The European efforts to build an Earth observation system keep consolidating and growing further, and the landmark mission is already feeding the world with essential data to understand things like our climate, the atmosphere and solar radiation.
This freely open data is key to adapt and mitigate the effects of climate change.
Euronews has joined forces with Copernicus for our new show Climate Now, which offers updates on the state of the world's climate. It also has air quality forecasts, which have been integrated into our weather data.
Many international institutions already use its services and it is already present in our daily lives, albeit rather under the radar.
Here are some tips on how to make the most of Copernicus' data.
What is the EU's Copernicus Earth Monitoring programme?
Launched in 2014, it was the next step of the Global Monitoring for Environment and Security (GMES) programme, which was heading up by the European Commission in partnership with the European Space Agency (ESA) and the European Environment Agency.
Copernicus benefits from the extensive database of the European Center for Medium-Range Weather Forecasts (ECMWF) and both work side by side.
It had a budget of €4.3 billion euros for the 2014-2020 period. By comparison, ESA had €5.7 bn in 2019.
Copernicus collects and provides data from five satellite missions -the Sentinels- but also from ECMWF and other international agencies and institutions.
Copernicus is divided into six different sections or services.
- Climate Change
- Security (working mainly with the border agency FRONTEX)
Beyond the big data collected for expert users, each service provides regular bulletins and updates that are more "regular user"-friendly. Recently, the atmosphere monitoring service has been key in detecting and monitoring the Amazon wildfires. The Climate Change service has been the first to report the record warm months we've gone through since last June.
The Copernicus services are more oriented to academics, state agencies, startups and corporations, rather than the public.
That is partly because it aims is to help the development of new startup platforms and applications based on the huge amount of data it provides. But it is also for budget reasons.
What are the real applications on a day-to-day basis?
At a time when science is telling us that we have to adapt and mitigate the current and future effects of climate change, having such a source of accurate, reliable and unbiased information is even more important.

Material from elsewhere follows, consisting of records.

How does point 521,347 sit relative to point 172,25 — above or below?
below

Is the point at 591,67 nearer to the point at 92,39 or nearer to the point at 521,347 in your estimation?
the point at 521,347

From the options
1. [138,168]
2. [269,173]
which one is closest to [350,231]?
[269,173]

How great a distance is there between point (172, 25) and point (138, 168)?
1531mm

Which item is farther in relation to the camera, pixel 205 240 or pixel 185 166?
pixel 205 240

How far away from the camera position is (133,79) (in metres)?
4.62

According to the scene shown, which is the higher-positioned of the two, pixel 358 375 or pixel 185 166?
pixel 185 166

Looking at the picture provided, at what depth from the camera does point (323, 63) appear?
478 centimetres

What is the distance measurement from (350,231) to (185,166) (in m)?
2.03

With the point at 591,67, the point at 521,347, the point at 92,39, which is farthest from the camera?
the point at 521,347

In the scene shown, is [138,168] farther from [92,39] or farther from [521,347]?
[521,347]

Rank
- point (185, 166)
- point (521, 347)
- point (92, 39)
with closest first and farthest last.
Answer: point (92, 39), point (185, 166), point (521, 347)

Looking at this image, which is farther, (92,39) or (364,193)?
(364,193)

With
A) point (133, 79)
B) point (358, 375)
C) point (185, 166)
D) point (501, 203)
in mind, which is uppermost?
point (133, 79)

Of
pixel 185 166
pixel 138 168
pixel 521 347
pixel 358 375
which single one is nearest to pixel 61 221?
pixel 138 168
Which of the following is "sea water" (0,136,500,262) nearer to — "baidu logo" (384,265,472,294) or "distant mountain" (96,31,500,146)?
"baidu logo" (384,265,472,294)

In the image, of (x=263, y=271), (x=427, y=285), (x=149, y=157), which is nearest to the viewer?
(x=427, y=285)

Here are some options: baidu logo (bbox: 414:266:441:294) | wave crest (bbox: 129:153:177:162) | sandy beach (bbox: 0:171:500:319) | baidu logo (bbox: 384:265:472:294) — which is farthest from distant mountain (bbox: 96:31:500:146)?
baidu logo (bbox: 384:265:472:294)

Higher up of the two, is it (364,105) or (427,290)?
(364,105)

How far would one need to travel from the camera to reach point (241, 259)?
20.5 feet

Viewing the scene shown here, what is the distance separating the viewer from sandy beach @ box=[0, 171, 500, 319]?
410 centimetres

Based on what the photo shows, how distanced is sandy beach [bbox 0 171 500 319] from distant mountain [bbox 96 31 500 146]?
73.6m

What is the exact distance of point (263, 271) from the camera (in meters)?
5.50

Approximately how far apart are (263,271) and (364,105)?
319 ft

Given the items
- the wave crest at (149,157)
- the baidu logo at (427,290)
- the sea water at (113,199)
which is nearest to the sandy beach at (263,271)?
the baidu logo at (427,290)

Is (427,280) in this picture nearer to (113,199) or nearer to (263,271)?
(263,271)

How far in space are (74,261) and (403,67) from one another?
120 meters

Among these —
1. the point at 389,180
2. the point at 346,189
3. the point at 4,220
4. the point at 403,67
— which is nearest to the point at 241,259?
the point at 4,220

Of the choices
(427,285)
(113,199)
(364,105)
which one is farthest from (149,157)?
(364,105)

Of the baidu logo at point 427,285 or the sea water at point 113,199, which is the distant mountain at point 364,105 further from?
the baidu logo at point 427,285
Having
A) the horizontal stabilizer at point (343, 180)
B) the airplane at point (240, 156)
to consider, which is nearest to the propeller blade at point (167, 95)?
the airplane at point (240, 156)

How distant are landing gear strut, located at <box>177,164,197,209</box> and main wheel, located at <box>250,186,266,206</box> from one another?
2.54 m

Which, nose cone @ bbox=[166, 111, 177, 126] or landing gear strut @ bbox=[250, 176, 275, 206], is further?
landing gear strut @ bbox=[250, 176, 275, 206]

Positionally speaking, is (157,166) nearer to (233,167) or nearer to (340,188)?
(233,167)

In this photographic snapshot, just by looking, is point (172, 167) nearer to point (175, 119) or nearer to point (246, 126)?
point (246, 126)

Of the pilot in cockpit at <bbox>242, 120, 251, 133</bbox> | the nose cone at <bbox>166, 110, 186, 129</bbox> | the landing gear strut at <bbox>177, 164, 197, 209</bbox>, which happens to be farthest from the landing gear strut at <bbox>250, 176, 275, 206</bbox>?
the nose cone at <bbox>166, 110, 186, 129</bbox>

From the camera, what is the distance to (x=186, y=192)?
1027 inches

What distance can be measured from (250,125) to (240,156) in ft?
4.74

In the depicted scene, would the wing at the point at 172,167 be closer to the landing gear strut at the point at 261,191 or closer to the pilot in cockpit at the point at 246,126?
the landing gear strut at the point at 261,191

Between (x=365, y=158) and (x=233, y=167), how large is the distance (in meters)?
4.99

The Copernicus services will be key to achieve the Green Deal proposed by Ursula von der Leyen's EU Commission and its carbon neutrality objectives. Pollution performances of countries can be measured in a transparent and homogeneous way.
The agency keeps developing new platforms and products for sectors like agriculture, energy and tourism.

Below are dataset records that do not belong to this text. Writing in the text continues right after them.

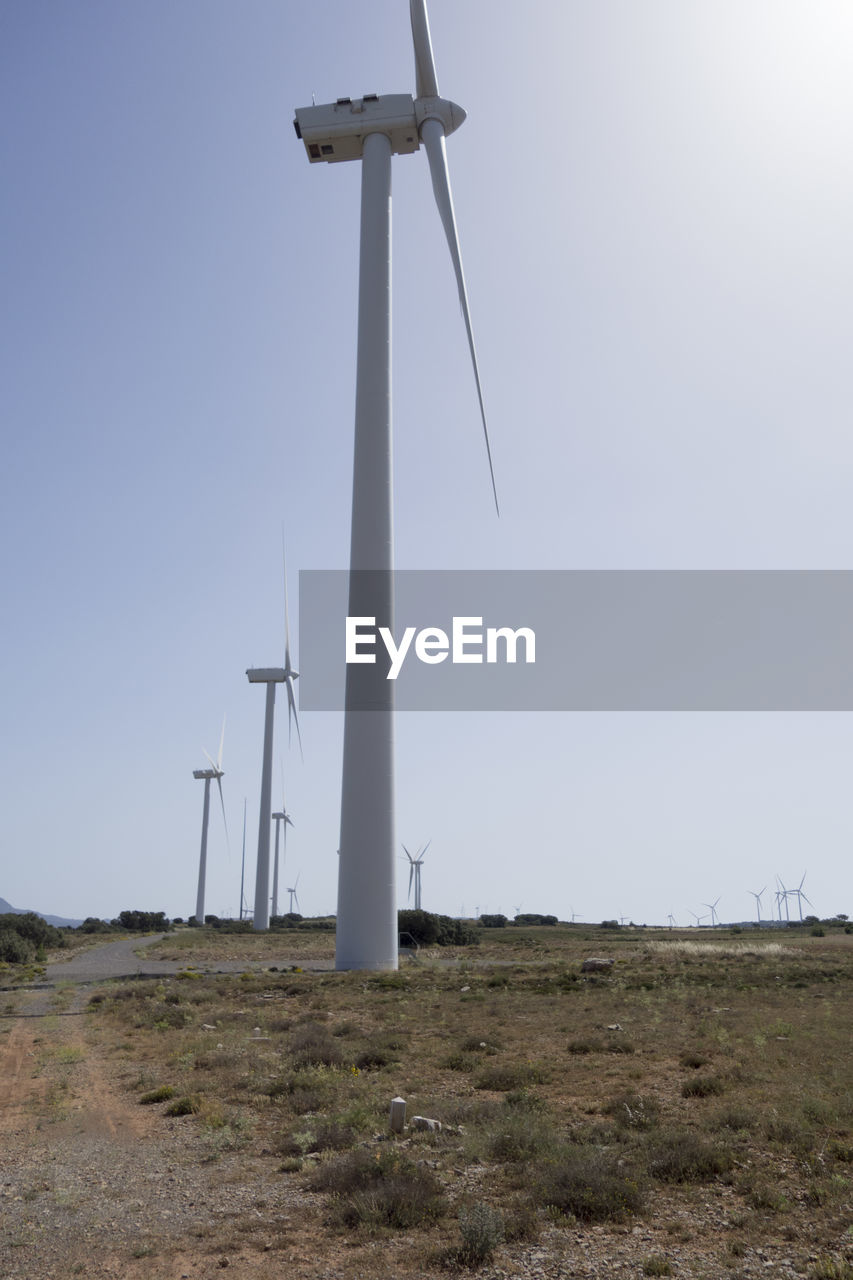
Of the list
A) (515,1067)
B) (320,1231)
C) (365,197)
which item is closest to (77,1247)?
(320,1231)

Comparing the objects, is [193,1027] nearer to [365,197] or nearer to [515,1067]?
[515,1067]

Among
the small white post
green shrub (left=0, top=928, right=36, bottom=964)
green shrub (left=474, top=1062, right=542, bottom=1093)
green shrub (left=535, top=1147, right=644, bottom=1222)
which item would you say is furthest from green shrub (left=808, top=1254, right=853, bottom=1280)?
green shrub (left=0, top=928, right=36, bottom=964)

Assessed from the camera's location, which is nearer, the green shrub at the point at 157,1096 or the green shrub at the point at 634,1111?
the green shrub at the point at 634,1111

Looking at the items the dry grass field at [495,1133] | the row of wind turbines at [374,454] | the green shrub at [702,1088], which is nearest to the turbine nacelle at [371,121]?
the row of wind turbines at [374,454]

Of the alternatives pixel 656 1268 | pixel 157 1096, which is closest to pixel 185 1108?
pixel 157 1096

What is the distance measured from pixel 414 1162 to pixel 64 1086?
31.5ft

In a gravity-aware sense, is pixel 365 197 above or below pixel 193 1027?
above

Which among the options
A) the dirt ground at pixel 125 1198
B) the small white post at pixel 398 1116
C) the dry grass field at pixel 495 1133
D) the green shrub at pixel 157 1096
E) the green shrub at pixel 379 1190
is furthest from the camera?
the green shrub at pixel 157 1096

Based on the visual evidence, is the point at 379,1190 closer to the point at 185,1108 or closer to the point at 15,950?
the point at 185,1108

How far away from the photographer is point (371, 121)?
Answer: 164 ft

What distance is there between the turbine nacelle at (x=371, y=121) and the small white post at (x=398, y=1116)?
164 ft

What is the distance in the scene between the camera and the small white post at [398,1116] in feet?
45.2

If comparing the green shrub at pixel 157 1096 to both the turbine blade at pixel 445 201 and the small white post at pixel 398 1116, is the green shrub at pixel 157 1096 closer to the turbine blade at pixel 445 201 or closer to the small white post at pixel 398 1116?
the small white post at pixel 398 1116

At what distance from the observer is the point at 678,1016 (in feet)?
89.6
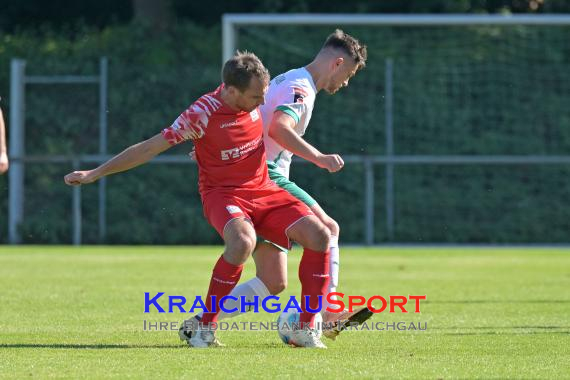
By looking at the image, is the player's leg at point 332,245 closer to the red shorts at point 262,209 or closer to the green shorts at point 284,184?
the green shorts at point 284,184

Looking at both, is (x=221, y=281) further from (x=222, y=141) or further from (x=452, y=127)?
(x=452, y=127)

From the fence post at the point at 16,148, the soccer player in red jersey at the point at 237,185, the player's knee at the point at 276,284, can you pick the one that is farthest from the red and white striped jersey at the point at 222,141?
the fence post at the point at 16,148

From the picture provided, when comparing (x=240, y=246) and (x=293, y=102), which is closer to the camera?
(x=240, y=246)

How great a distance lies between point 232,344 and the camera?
750 centimetres

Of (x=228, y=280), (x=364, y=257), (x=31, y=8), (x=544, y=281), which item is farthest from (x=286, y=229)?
(x=31, y=8)

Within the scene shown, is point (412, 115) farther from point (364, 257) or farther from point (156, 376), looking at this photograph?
point (156, 376)

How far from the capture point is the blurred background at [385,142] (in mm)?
21250

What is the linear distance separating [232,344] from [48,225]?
14.5m

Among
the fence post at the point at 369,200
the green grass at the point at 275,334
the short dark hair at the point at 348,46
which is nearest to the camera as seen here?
the green grass at the point at 275,334

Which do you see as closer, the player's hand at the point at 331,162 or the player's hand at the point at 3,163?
the player's hand at the point at 331,162

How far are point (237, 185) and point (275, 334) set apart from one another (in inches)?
50.1

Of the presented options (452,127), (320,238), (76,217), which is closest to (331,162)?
(320,238)

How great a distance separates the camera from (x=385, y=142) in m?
21.6

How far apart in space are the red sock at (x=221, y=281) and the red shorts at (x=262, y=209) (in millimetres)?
185
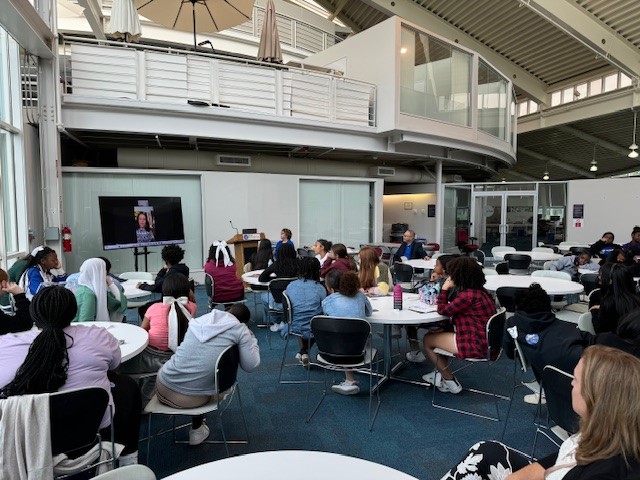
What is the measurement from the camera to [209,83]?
766cm

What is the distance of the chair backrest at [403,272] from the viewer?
6.20 meters

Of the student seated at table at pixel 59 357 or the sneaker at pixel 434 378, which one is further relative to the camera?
the sneaker at pixel 434 378

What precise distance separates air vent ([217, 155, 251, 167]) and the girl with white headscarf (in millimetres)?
6256

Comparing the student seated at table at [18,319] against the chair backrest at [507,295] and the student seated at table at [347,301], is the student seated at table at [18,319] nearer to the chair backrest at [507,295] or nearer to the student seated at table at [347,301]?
the student seated at table at [347,301]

Also, its incubator programme gives birth to new applications and it also has a variety of academic and development projects.
Copernicus for everyone
The Copernicus data is accessible via some expert platforms like the Open Access Hub or the DIAS platforms. But you need some scientific skills. It's not for dummies.
But the magic of it is that anyone with a little bit of curiosity and limited skills can dig on the Copernicus Atmosphere air quality forecasts. Its data is powering applications like Windy.com, showing air pollution worldwide as you've never seen before.
Several Earth Observation platforms are available to explore the Sentinel constellation imagery. One of the most user-friendly is Sentinel Hub, proposing even a Playground to get satellite imagery without much scientific knowledge. There are other available like Land Viewer or Planet.com.
Platforms like EOxCloudless have put together maps really simple to navigate like s2maps.eu based exclusively on cloudless photos from Sentinel 2 satellite (the most advanced optical Sentinel satellites).
You can also drop by the news sections of the different services to find out more about the latest developments and applications. If you get more interested in it, you can also join their training courses and seminars.
Ultimately you won't need to go to Copernicus, unless you are interested for a reason. Copernicus will come to you, behind your everyday apps, scientific or meteorological reports and on national and regional authorities' decisions, that might be based on its data and advice.
Euronews attended a recent press trip with the team of the Copernicus ECMWF Atmosphere Monitoring and Climate Change to get insight about its services.